◆ Testo ◆
L'Editoriale
Sabato 01 Giugno 2019
Le derive di Facebook
Cambiare è possibile
Mark Zuckerberg è uno degli uomini più ricchi del mondo. Come noto, deve la sua fortuna al fatto di avere inventato Facebook, madre di tutti i social network, che nel 2018 ha fatturato 22,6 miliardi di dollari. In realtà, neanche lui si aspettava questi risultati, essendo partito solo con l’idea di fare una sorta di album con i volti (da qui il nome: libro delle facce) degli studenti di Harvard. Si trattava di riprodurre in digitale ciò che il college da tempo editava sul cartaceo all’inizio di ogni anno accademico.

◆ Attività 1 ◆
Indicare se le affermazioni (a), (b) e (c) concordano con il testo su Facebook, rispondendo sì o no e citando fra virgolette le parole decisive del testo. (a) Nel 2018 Facebook ha fatturato 22,6 miliardi di dollari. (b) Zuckerberg prevedeva fin dall'inizio risultati di questa portata. (c) L'idea di partenza era un album con i volti degli studenti di Harvard.
◆ Attività 2 ◆
Secondo il testo su Facebook, da che cosa deriva il nome del social network?

◆ Dati estratti ◆

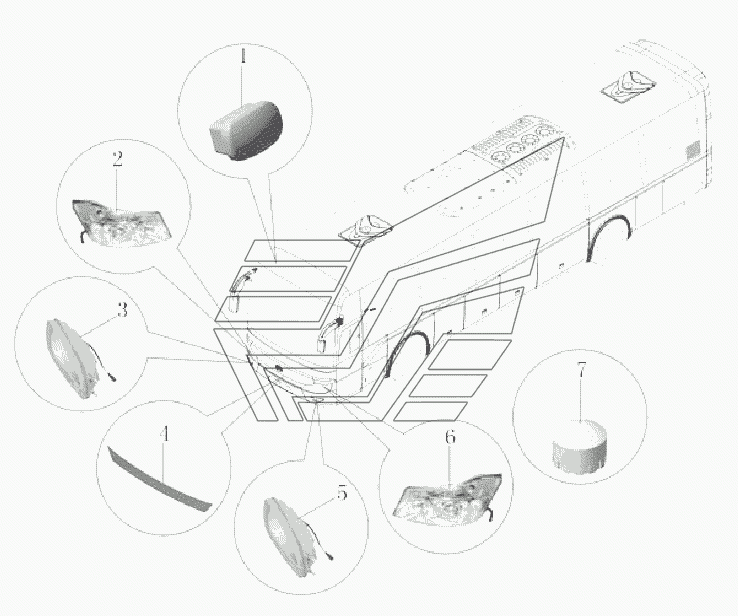 1
2
3
4
5
6
7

◆ Soluzione esercizio 1 ◆
(a) Sì: "che nel 2018 ha fatturato 22,6 miliardi di dollari".
(b) No: "In realtà, neanche lui si aspettava questi risultati".
(c) Sì: "una sorta di album con i volti (da qui il nome: libro delle facce) degli studenti di Harvard".

◆ Soluzione esercizio 2 ◆
Dall'idea di un album con i volti degli studenti di Harvard, cioè un "libro delle facce".